The index persists in `~/.thoth/`, giving Claude and other MCP-compatible assistants memory across conversations.
## Features
- 🚀 **Instant Startup**: MCP server starts in <1 second with separated embedding service (v0.4.0)
- 🔍 **Semantic Search**: Find code using natural language queries with local embeddings
- 🧠 **Persistent Memory**: Code understanding persists between conversations
- 📝 **Development Memory**: Track all coding attempts and learn from failures
- 🔗 **Cross-Repository**: Navigate dependencies across multiple related repositories
- 📊 **Visualizations**: Generate architecture diagrams and dependency graphs
- ⚡ **Fast Indexing**: AST-based parsing with incremental updates
- 🎯 **Precise Navigation**: Jump to exact definitions, find all callers
- 🔧 **Local-First**: All processing happens locally, no cloud dependencies
## Installation
### Requirements
- Python 3.10-3.12 (Python 3.13 not yet supported due to some dependencies)
- For semantic search: ~500MB disk space for embedding model
### Quick Start
```bash
# Build and install Thoth
uv build
# Initialize (sets up database and starts embedding server)
uv run thoth-cli init
# Source environment variables
source ~/.thoth/env
# Index your first repository
uv run thoth-cli index myproject /path/to/repo
# Add to Claude Desktop
claude mcp add thoth -s user -- uvx --python 3.12 mcp-server-thoth
```
That's it!

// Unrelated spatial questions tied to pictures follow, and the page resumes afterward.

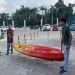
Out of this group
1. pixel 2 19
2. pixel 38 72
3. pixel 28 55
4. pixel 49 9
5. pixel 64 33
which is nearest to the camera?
pixel 64 33

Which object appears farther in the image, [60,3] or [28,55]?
[60,3]

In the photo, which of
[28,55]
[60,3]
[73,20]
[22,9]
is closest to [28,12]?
[22,9]

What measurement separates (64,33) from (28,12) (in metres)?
114

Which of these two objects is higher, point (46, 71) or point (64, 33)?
point (64, 33)

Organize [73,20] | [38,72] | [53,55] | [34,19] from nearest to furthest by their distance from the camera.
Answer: [38,72] → [53,55] → [73,20] → [34,19]

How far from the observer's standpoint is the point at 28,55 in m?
17.6

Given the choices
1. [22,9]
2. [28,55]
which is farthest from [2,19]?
[28,55]

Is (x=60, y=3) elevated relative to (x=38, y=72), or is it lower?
elevated

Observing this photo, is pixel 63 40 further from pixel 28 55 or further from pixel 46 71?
pixel 28 55

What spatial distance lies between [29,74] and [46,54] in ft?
17.7

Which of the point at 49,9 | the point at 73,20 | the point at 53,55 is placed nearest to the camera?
the point at 53,55

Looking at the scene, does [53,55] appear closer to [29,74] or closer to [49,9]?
[29,74]

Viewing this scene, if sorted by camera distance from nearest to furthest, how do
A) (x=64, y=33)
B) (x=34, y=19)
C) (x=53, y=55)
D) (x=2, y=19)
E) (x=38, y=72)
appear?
(x=64, y=33), (x=38, y=72), (x=53, y=55), (x=34, y=19), (x=2, y=19)

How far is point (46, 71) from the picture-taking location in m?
11.5
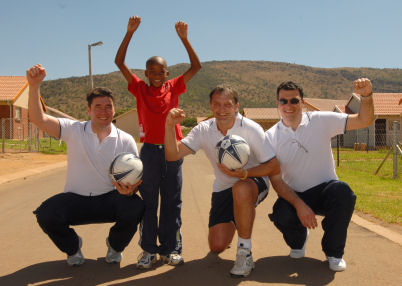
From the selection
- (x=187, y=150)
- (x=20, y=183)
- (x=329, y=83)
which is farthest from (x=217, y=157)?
(x=329, y=83)

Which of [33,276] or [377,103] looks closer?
[33,276]

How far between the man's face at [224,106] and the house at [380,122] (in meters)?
26.9

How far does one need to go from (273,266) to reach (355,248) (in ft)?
3.78

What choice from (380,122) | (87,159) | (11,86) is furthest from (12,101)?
(87,159)

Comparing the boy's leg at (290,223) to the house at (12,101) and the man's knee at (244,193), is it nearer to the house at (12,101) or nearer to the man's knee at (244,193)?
the man's knee at (244,193)

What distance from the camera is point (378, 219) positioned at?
20.4ft

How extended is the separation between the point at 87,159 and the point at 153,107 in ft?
2.85

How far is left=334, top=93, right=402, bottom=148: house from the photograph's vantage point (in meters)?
30.1

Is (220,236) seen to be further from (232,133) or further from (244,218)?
(232,133)

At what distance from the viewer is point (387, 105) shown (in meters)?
31.8

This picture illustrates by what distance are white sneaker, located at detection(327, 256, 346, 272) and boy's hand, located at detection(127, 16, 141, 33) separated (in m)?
3.19

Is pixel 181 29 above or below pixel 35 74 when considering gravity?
above

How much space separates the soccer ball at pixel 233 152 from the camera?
3.90m

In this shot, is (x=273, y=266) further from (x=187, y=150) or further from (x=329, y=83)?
(x=329, y=83)
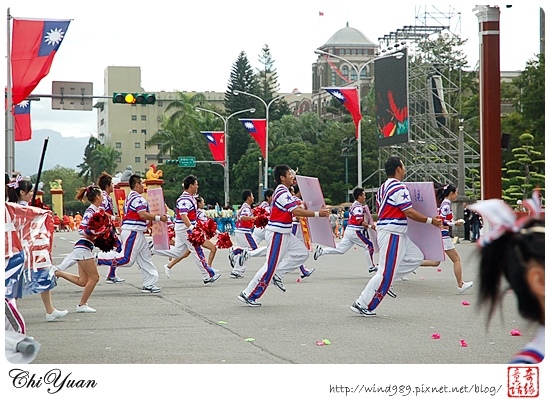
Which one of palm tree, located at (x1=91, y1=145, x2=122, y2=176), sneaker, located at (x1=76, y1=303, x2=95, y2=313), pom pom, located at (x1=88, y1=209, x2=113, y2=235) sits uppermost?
palm tree, located at (x1=91, y1=145, x2=122, y2=176)

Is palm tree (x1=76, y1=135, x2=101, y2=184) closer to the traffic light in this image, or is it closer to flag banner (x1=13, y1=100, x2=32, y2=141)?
the traffic light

The `init` command automatically:
- Creates the database
- Starts the Text Embeddings Inference (TEI) server for high-quality semantic search
- Sets up environment variables
- Verifies the installation
### Architecture
Thoth uses a microservices architecture for optimal performance:
- **MCP Server**: Lightweight, starts in <1 second (was 30+ seconds)
- **TEI Server**: Handles embeddings (Qwen3-Embedding-0.6B model)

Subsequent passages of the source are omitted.